HERALD Tuesday Red-Team — CloudWatch Insights Queries

Purpose: Automated production audit of response quality + anti-pattern detection. Run against LogGroup /aws/lambda/innerverse-mirror every Tuesday 09:00 ET as part of the HERALD rhythm. Results emailed to harnoors@gmail.com.

Metrics source: _emit_emf_metrics() emission path in handler.py (R0156). Every chat turn now includes ResponseLenChars, ResponseParaCount, FrameworkMentionCount.

---

Query 1 — Short-response rate (anti-pattern: replies under 200 chars)


filter @message like /ResponseLenChars/
| parse @message '"ResponseLenChars": *,' as responseLen
| stats count() as total,
        count(responseLen < 200) as short_count,
        (count(responseLen < 200) * 100.0 / count()) as short_pct
  by bin(1h)
| sort @timestamp desc

Healthy target: short_pct < 10% per hour. Spike = sage prompt compliance slipping.

---

Query 2 — No-framework-cited rate (anti-pattern: sage without attribution)

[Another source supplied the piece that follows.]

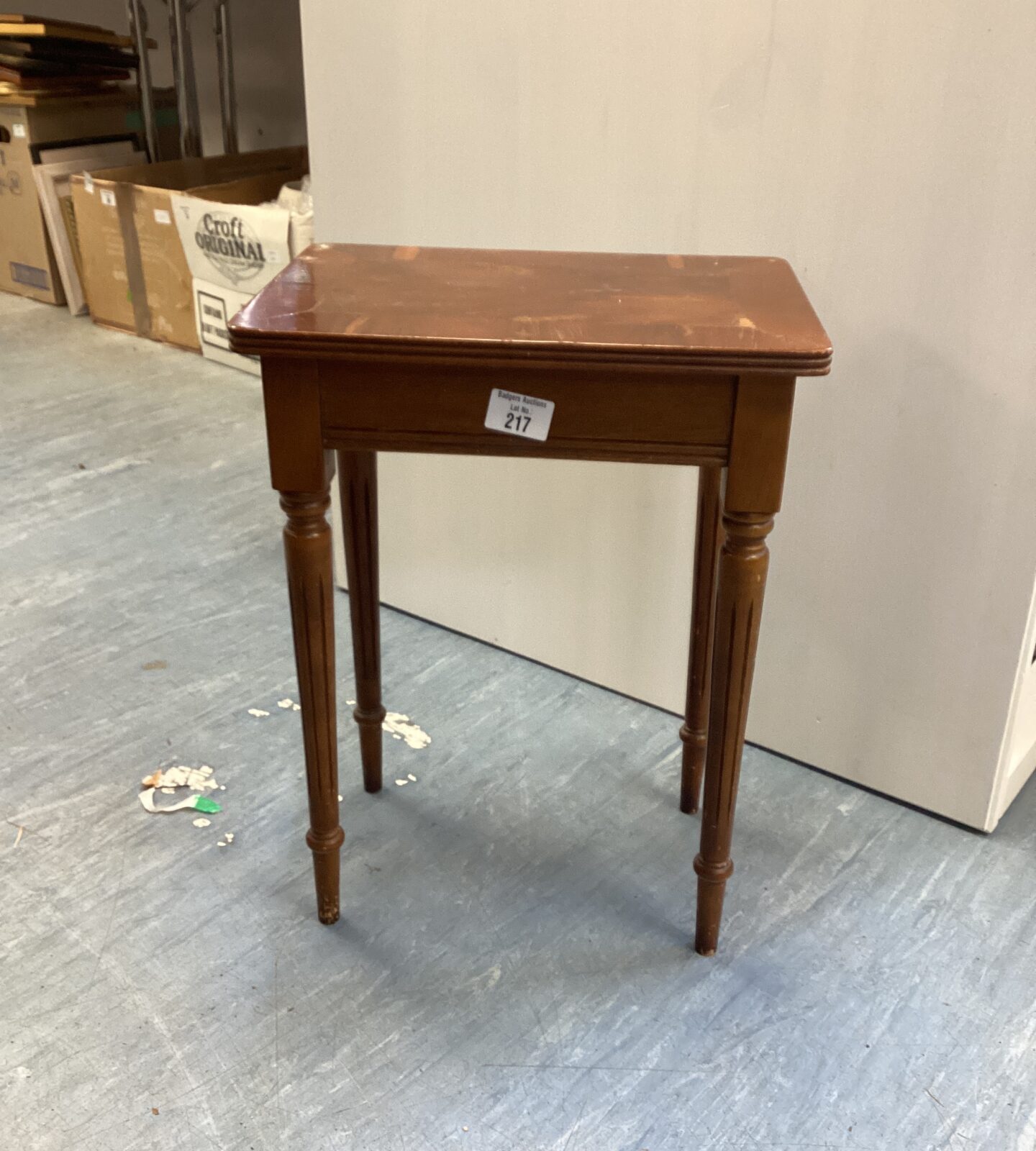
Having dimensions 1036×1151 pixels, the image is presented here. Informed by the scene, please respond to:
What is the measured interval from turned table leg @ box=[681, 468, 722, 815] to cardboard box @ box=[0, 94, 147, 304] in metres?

filter @message like /FrameworkMentionCount/
| parse @message '"FrameworkMentionCount": *,' as frameworks
| parse @message '"ResponseLenChars": *,' as responseLen
| filter responseLen > 200
| stats count() as total,
        count(frameworks = 0) as unsourced,
        (count(frameworks = 0) * 100.0 / count()) as unsourced_pct
  by bin(1h)
| sort @timestamp desc

Healthy target: unsourced_pct < 20% per hour. If higher, add 2-3 example few-shots to the prompt.

---

Query 3 — Paragraph count distribution


filter @message like /ResponseParaCount/
| parse @message '"ResponseParaCount": *,' as paras
| stats count() as total,
        count(paras = 1) as one_para,
        count(paras = 2) as two_para,
        count(paras >= 3) as three_plus
  by bin(6h)
| sort @timestamp desc

Healthy target: three_plus >= 80%. Enforcement rule (C) of the core_behavior_rule mandates 3+ paragraphs in reflective mode.

---

Query 4 — Voice turn p50/p95 latency


filter @message like /VoiceTurnTotalMs/
| parse @message '"VoiceTurnTotalMs": *,' as totalMs
| parse @message '"SttMs": *,' as sttMs
| parse @message '"LlmFirstTokenMs": *,' as llmMs
| parse @message '"TtsFirstAudioMs": *,' as ttsMs
| stats
    avg(totalMs) as avg_total_ms,
    pct(totalMs, 50) as p50_total_ms,
    pct(totalMs, 95) as p95_total_ms,
    pct(sttMs, 50) as p50_stt_ms,
    pct(ttsMs, 50) as p50_tts_ms
  by bin(1h)
| sort @timestamp desc

Healthy target: p50_total_ms < 4000, p50_stt_ms < 2000, p50_tts_ms < 3500. R0148 PCM16 path should hold these.

---

Query 5 — Cache-hit rate (prompt caching working?)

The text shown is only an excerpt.